## Passage provided
Start of Block

This may be one of the most difficult, painful and important times in the history of our country. On top of dealing with an unprecedented pandemic, we are seeing people across this country speak out, shout out, protest, grieve and rage against yet another unjustified death of a black man at the hands of those who took a vow to serve and protect.
George Floyd’s murder is creating a sea change like we’ve never seen before. I’ve asked Tamara Lundi, Interim President for UMass Memorial Community Healthlink, to be our guest blogger. She would like to share a message she sent to her staff at Community Healthlink after George Floyd’s death. Of all the statements I’ve read since his death, this is the one that moved me the most.
Tamara Lundi, Interim President for UMass Memorial Community Healthlink: For days now, I have pondered on how I would start this message to all of you. Even at this moment, the thought of “releasing a statement” about yet another unjust killing of an unarmed black man and sharing our “prayers and condolences” is something I have dreaded. But here we are … again.

End of Block

## Information given

Start of Block

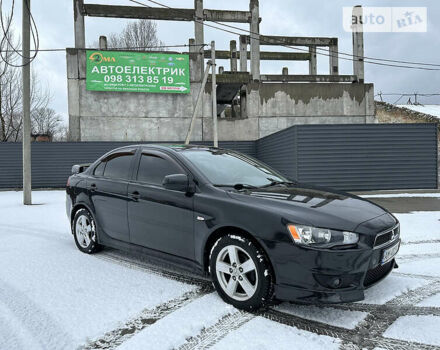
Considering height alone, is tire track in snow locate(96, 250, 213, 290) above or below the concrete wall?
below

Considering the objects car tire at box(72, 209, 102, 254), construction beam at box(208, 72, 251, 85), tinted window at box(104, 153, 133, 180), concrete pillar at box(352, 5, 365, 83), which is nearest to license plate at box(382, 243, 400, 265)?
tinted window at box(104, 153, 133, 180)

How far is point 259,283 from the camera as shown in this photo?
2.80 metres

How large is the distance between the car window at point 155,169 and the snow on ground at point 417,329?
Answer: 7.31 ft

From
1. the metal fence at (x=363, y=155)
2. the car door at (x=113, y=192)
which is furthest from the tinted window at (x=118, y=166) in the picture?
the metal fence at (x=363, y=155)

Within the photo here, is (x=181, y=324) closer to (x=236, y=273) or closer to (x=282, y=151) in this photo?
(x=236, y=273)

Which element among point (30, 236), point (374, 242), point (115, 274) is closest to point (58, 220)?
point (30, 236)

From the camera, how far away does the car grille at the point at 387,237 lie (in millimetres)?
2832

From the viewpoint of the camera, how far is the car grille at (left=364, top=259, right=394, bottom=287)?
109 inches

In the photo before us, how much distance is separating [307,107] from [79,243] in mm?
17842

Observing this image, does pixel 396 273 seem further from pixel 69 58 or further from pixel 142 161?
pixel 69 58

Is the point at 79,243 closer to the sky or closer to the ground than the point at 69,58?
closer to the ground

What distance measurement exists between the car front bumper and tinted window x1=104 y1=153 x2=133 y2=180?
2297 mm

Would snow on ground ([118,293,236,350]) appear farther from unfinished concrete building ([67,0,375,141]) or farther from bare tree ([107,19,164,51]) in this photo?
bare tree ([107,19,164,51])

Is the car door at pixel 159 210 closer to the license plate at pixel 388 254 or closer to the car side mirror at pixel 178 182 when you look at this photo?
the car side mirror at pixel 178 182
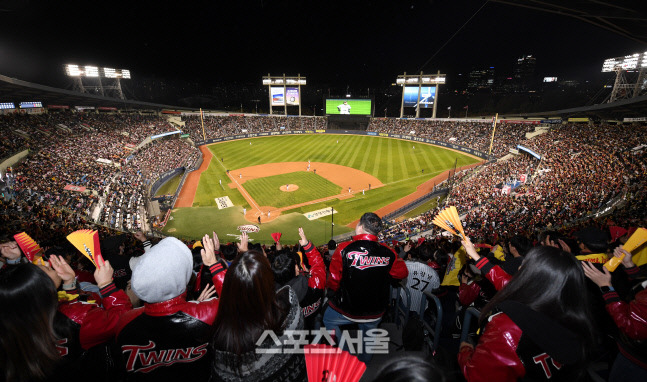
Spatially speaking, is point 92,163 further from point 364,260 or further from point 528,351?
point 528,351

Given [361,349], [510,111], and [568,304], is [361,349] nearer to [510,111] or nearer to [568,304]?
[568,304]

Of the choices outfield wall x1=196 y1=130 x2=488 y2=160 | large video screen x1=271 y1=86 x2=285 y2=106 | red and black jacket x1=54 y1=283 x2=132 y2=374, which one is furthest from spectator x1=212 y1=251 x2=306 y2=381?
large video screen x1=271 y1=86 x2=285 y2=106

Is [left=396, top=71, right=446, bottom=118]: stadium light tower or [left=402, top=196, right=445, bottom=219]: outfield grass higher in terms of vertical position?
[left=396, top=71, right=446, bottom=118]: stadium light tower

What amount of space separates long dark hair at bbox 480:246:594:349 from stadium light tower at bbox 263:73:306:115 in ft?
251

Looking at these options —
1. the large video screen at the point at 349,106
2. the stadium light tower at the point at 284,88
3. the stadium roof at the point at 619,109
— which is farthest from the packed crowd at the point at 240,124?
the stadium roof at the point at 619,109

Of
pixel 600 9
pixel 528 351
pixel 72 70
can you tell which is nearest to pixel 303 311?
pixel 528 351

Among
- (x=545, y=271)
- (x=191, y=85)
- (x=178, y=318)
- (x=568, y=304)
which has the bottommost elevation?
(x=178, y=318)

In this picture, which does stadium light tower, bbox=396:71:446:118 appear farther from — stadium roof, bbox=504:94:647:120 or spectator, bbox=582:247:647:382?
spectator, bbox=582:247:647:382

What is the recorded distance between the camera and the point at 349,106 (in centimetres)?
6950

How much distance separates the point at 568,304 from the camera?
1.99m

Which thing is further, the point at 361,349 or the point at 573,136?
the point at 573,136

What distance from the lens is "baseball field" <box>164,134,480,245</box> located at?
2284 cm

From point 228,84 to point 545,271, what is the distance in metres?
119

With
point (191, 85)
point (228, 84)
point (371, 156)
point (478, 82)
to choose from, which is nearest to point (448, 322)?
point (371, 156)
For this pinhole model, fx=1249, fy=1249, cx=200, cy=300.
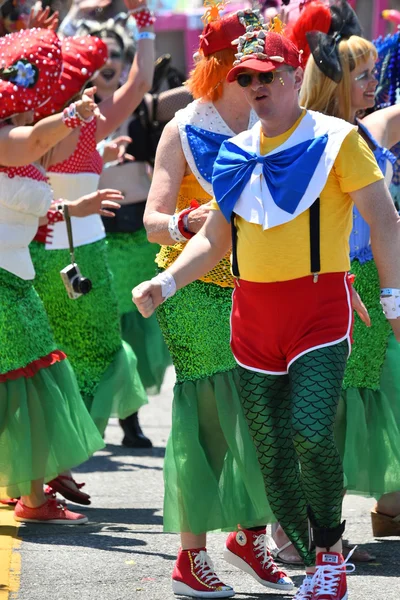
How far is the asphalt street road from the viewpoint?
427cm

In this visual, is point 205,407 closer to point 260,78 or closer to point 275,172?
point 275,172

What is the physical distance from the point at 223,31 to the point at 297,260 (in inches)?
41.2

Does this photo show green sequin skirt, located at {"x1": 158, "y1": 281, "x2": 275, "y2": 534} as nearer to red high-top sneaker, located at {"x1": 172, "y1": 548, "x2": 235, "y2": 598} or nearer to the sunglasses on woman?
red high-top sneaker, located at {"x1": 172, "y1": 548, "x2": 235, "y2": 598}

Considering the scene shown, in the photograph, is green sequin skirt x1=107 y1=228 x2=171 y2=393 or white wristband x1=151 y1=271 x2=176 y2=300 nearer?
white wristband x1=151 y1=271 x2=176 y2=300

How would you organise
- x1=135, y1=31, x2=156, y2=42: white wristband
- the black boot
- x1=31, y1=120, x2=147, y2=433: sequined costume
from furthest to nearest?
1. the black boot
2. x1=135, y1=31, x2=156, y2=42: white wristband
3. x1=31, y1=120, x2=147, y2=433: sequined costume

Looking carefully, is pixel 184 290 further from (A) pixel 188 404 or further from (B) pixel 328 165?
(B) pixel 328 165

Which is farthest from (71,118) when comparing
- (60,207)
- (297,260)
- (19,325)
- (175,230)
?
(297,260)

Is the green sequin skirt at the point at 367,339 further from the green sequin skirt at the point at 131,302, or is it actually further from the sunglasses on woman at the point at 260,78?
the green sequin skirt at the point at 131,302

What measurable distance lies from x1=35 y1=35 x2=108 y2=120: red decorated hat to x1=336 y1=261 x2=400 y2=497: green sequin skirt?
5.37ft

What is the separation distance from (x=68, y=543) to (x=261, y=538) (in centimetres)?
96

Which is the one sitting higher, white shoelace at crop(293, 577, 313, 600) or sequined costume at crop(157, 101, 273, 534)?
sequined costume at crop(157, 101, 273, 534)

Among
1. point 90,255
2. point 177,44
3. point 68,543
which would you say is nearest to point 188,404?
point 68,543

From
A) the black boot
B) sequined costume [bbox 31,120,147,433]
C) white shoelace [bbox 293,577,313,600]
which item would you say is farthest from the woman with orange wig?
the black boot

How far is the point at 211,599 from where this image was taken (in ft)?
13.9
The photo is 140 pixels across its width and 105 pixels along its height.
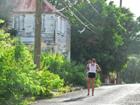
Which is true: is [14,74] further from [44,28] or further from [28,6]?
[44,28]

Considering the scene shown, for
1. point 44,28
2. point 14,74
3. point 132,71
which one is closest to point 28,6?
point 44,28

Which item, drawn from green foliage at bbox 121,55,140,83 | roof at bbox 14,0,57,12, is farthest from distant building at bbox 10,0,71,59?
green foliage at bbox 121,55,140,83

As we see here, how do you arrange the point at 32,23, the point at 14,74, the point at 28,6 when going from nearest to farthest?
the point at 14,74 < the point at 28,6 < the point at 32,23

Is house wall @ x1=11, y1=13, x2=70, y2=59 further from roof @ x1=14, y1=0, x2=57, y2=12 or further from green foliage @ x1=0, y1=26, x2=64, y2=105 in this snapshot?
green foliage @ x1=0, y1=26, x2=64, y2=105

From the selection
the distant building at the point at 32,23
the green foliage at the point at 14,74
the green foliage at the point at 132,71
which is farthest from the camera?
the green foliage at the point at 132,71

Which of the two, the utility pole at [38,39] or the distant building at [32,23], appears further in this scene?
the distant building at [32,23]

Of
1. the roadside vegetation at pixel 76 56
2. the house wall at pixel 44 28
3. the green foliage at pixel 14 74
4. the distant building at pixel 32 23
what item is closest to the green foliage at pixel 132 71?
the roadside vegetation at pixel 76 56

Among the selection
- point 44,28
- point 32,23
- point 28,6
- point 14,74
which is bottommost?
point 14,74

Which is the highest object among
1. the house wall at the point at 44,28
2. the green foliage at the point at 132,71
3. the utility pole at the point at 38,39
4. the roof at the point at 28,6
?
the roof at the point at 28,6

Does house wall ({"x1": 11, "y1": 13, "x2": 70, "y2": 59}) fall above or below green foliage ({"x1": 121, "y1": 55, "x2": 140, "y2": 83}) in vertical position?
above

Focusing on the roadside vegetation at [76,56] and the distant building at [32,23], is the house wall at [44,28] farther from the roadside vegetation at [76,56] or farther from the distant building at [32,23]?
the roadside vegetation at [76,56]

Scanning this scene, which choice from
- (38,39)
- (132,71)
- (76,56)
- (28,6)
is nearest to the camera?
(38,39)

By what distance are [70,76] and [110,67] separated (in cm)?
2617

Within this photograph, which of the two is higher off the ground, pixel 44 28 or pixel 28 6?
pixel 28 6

End of Block

## Problems and tasks
**1)** What actions does the passage on George Floyd's death say people across the country are taking? List every one.
**2)** Proceed with the passage on George Floyd's death, starting right after its final sentence.

## Answers in order
**1)** Speak out, shout out, protest, grieve, rage

**2)**
As the current leader of this organization, it is my responsibility to speak to you all on the behalf of this agency and our stance against racism and oppression. Community Healthlink is an organization that stands for equality, justice, and the betterment of the lives of those who are marginalized in mainstream society. Every day we work to be the voice of those whose voices go unheard due to negative stereotypes, discrimination and stigma. We are a team of caregivers who serve the underserved, reach the unreachable, and remember those who society oftentimes forgets.
As an African-American woman, it is my responsibility to speak to you from my perspective as a member of the black and brown community. I remain strongly committed to all of our caregivers and clients. To those of you from our black and brown communities, know that your lives do matter. The essence of who you are does matter. Your existence and contributions to our team and to this world do matter. I stand in strong solidarity with those who stand for justice and the healing of our nation. You matter to me.
I get that this statement will be grouped with all of the other statements being issued and my prayers and condolences will take their place with everyone else’s. To be honest, personally, I feel like the significance of those words, at this point, are like the air that George Floyd pleaded to breathe- lost.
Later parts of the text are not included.